An unusual move confirms the former chairman of the state Republican Party to the Nebraska State Fair Board.
The Unicameral has rejected the recommendation of the Agriculture Committee to not approve Governor Dave Heineman’s appointment of Mark Fahelson of Lincoln to the board.
Sen. Bill Avery of Lincoln told colleagues they might not have liked Fahelson’s politics, but they should allow him to serve on the State Fair Board.
“Like many in here, I probably have plenty of reasons to be upset with Mr. Fahleson. I was on the receiving end of some pretty nasty negative mailings that were produced on his watch,” Avery said. “But that is not sufficient reason to oppose his confirmation.”

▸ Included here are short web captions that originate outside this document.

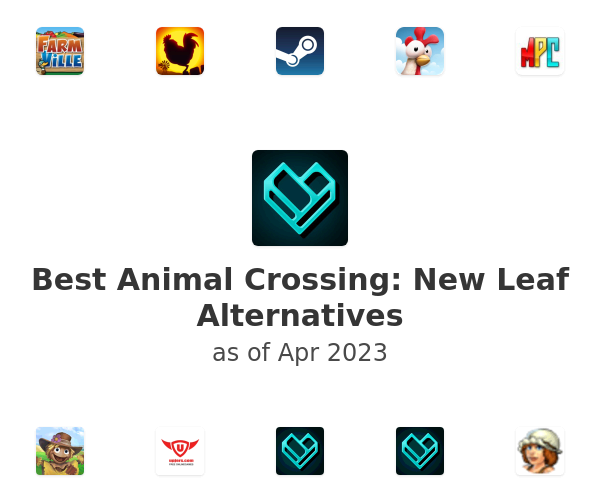 Best Animal Crossing: New Leaf Alternatives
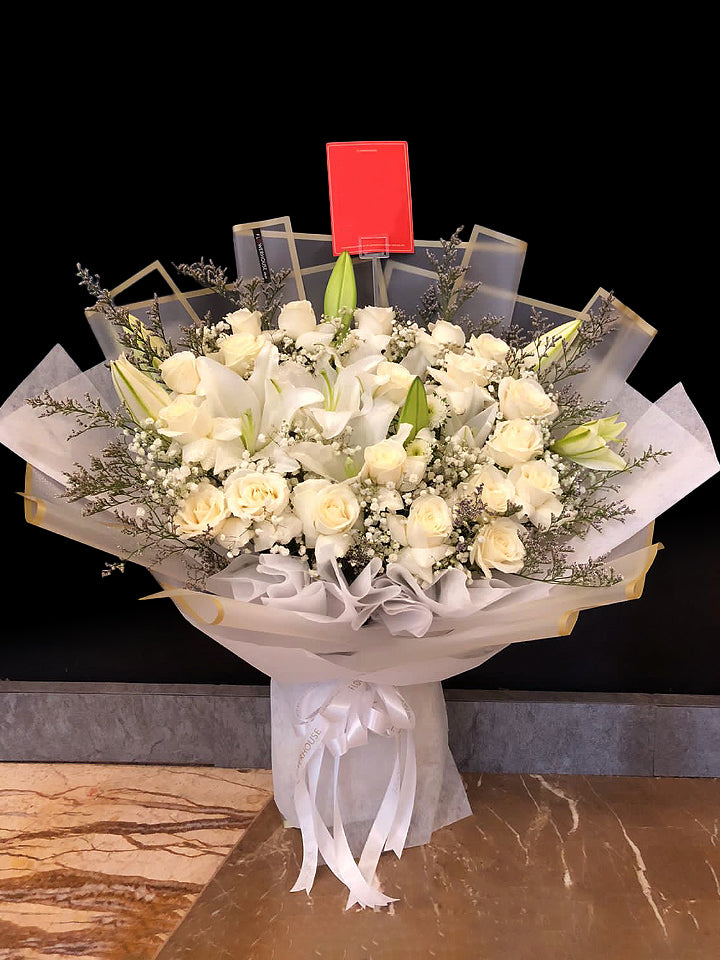 Blanche Bouquet
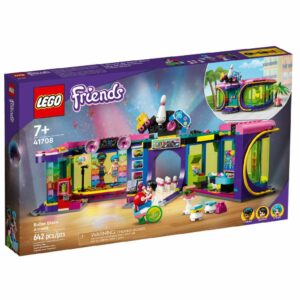 Lego Friends Roller Disco Arcade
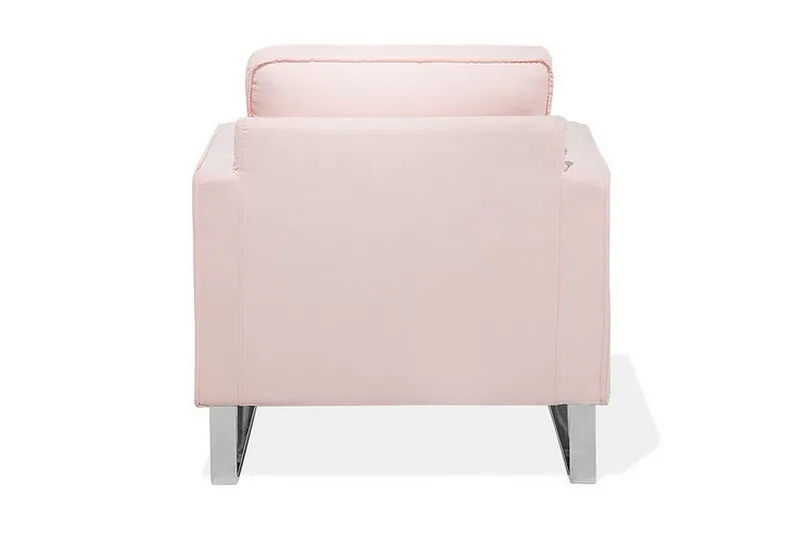 Vind Fåtölj - Rosa - Möbler - Vardagsrum - Fåtöljer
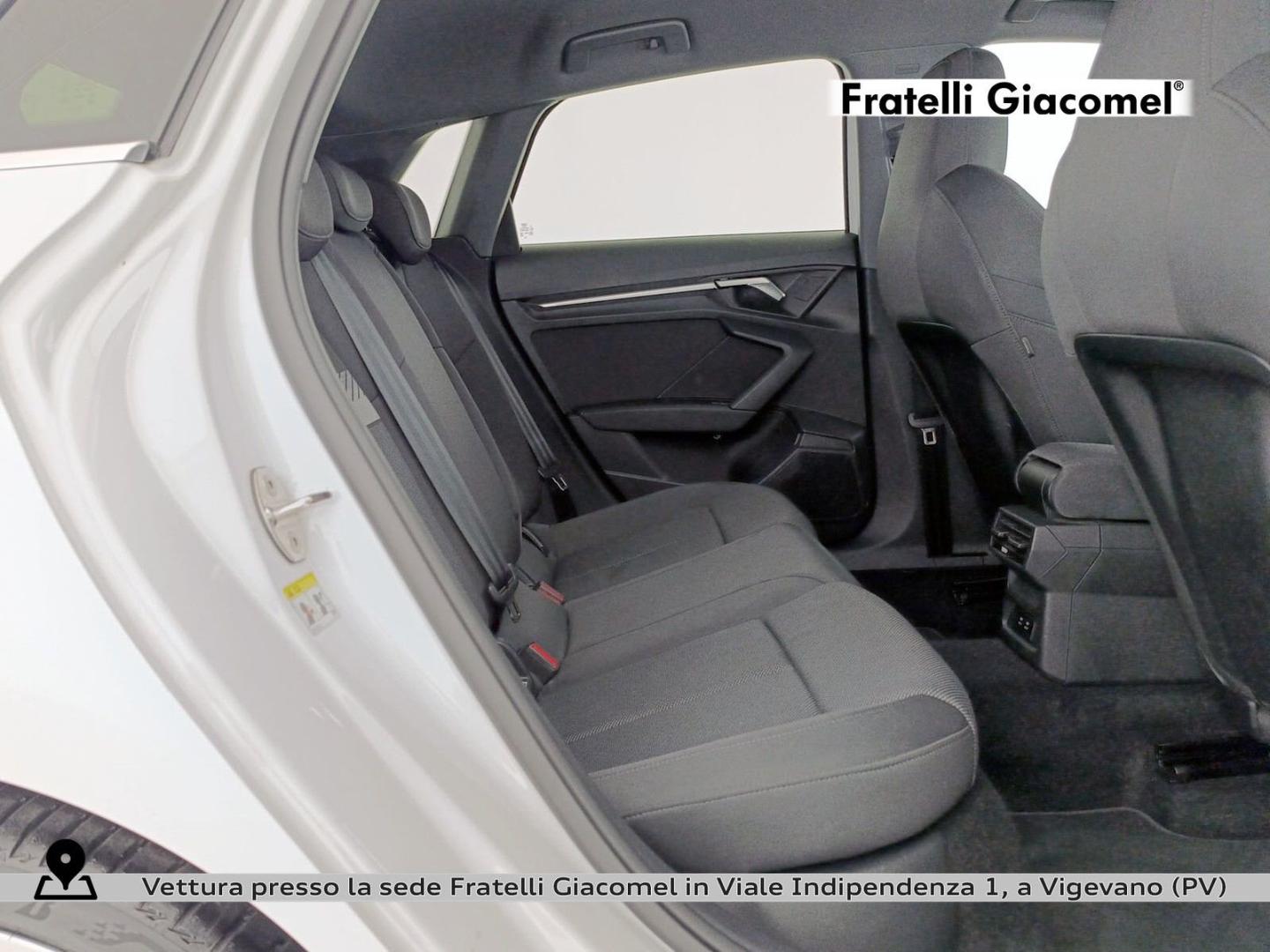 Image about Audi A3 Sportback S line edition 35 TDI 110 kW (150 CV) S tronic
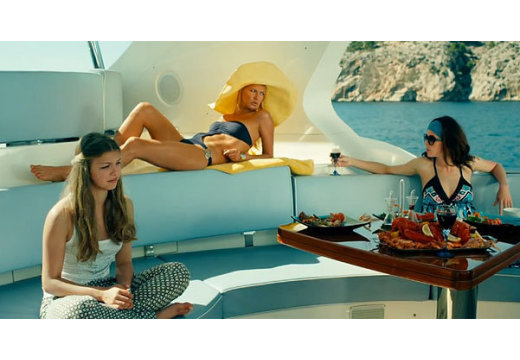 Фильм "О чем молчат девушки" - Трейлеры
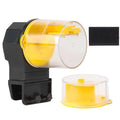 1*aquarium Fish Feeder Automatic Food Dispenser Timer Fish Tank Auto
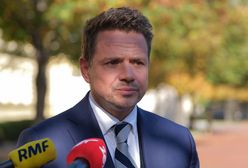Trzaskowski przegrał w sądzie. "Argumentacja pozbawiona logiki"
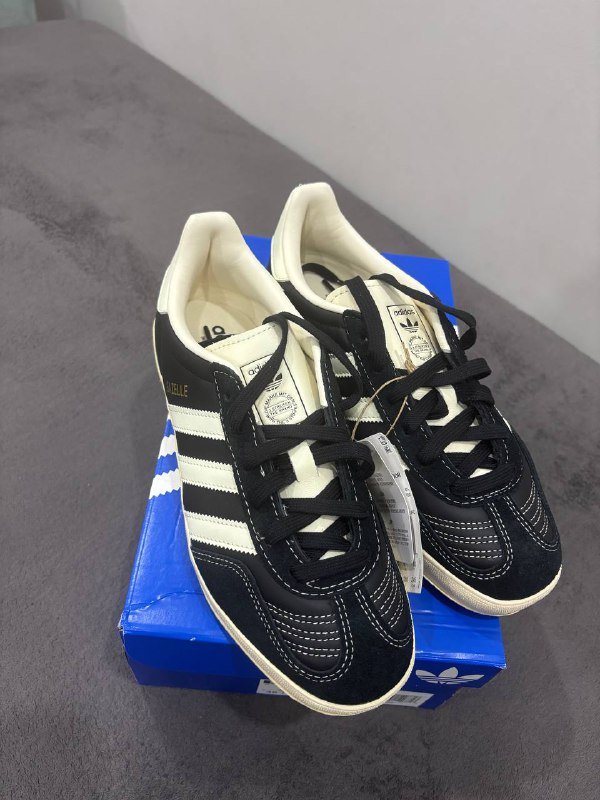 Кроссовки Adidas Gazelle Indoor 40 размер 2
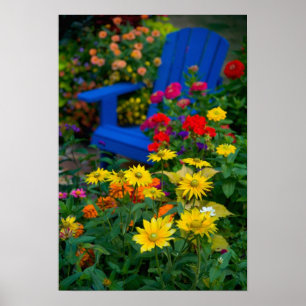 Garden designs in our Garden Sammamish, 3 Poster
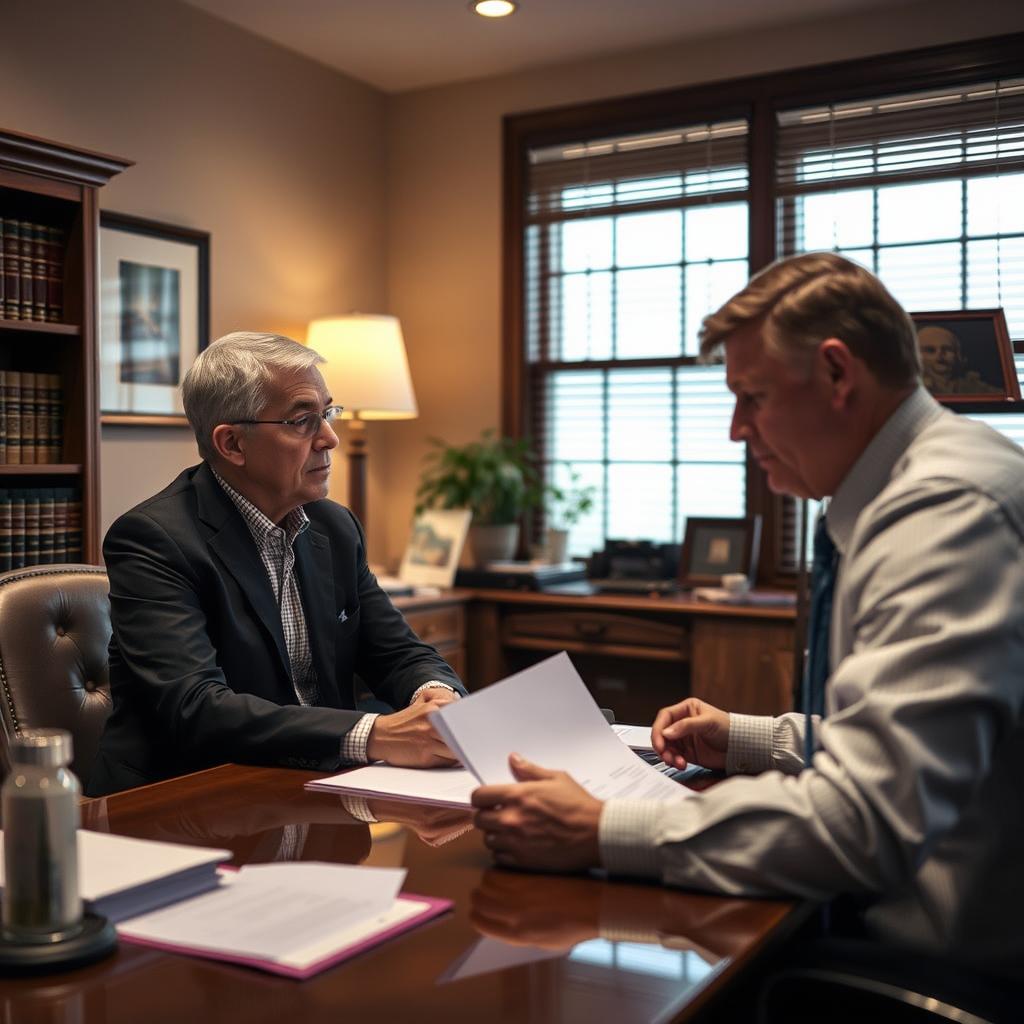 Trip and Fall Lawyer New Kent County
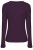 Plum Purple FARI z długimi rękawami tył.jpg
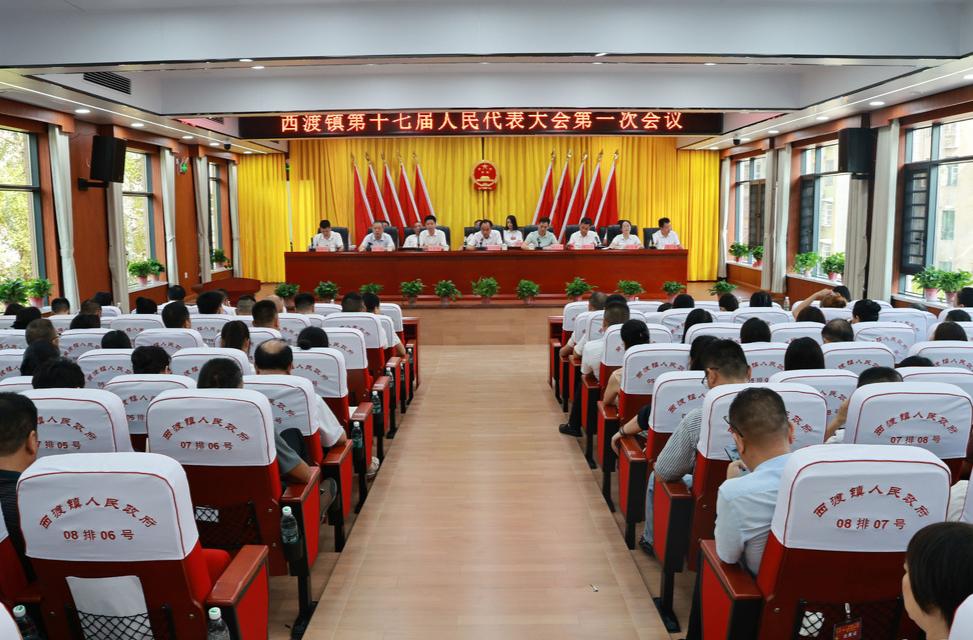 西渡镇：凝聚人大代表力量 奋力谱写发展新篇章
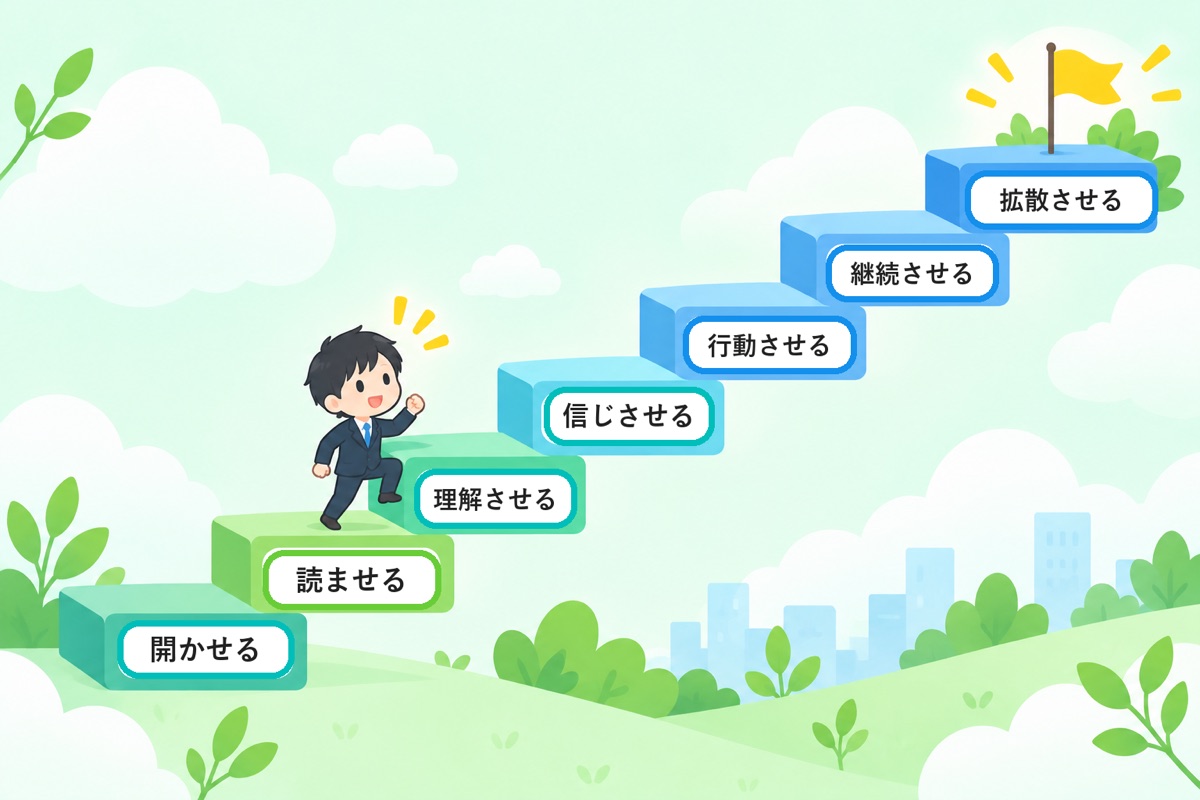 【実践編】5notを突破する具体的な7つの手法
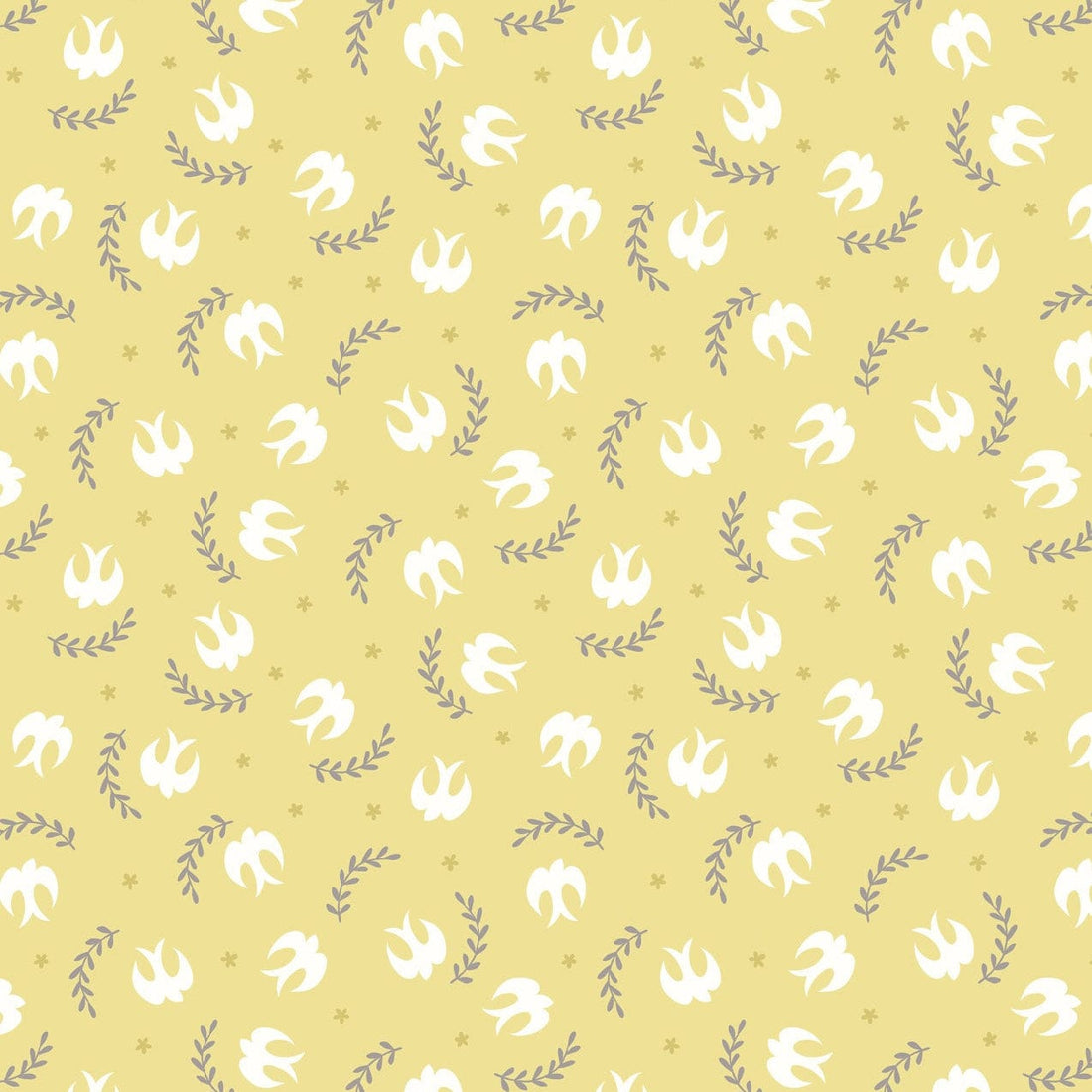 Lewis and Irene Fabric Lewis and Irene Spring Hare Reloved  - The Sewing Studio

The legislature’s Agriculture Committee voted 5-3 to reject the nomination of Fahleson to the State Fair Board.
Fahleson’s appointment was confirmed when the Unicameral rejected the committee recommendation on a 4-31-8 vote; four senators voting to uphold the committee rejection of Fahleson, 31 voting against the committee recommendation and eight not voting.
Sen. Steve Lathrop of Omaha argued against Fahleson’s appointment, claiming Fahleson had meddled in the working of the Unicameral during his tenure as Nebraska Republican Party chairman.
“Where I believe the line has been crossed and why I have a problem with this appointment is when the chair of either party begins to tell the members what they have to do to be a good Republican or a good Democrat,” Lathrop said during floor debate. “That’s when the line gets crossed.”
Lathrop made reference to a couple of mailings the Nebraska Republican Party issued during Fahleson’s time as chairman. One highlighted Republican senators who voted against the party position on issues before the officially non-partisan Unicameral. The other was a memo to Republican members in the Unicameral, urging them to only vote for Republicans as committee chairmen.
“Look, we’re approving him for the Fair Board. This isn’t the Chief Justice of the Nebraska Supreme Court, right? The guy is going to run the midway out in Grand Island. I get that. And it’s largely ceremonial perhaps, but in the end it is about the institution,” Fahleson said. “This is somebody that crossed the line, in my opinion.”
Sen. Scott Lautenbaugh of Omaha told colleagues to put their partisan feelings aside and allow Fahleson to serve.
“We can agree that we’re non-partisans. We can all agree that we’re thin, too, for all the good it does us,” Lautenbaugh joked. “But, this is an episode that needs to end the right way. Mr. Fahleson had a job to do and he did it.”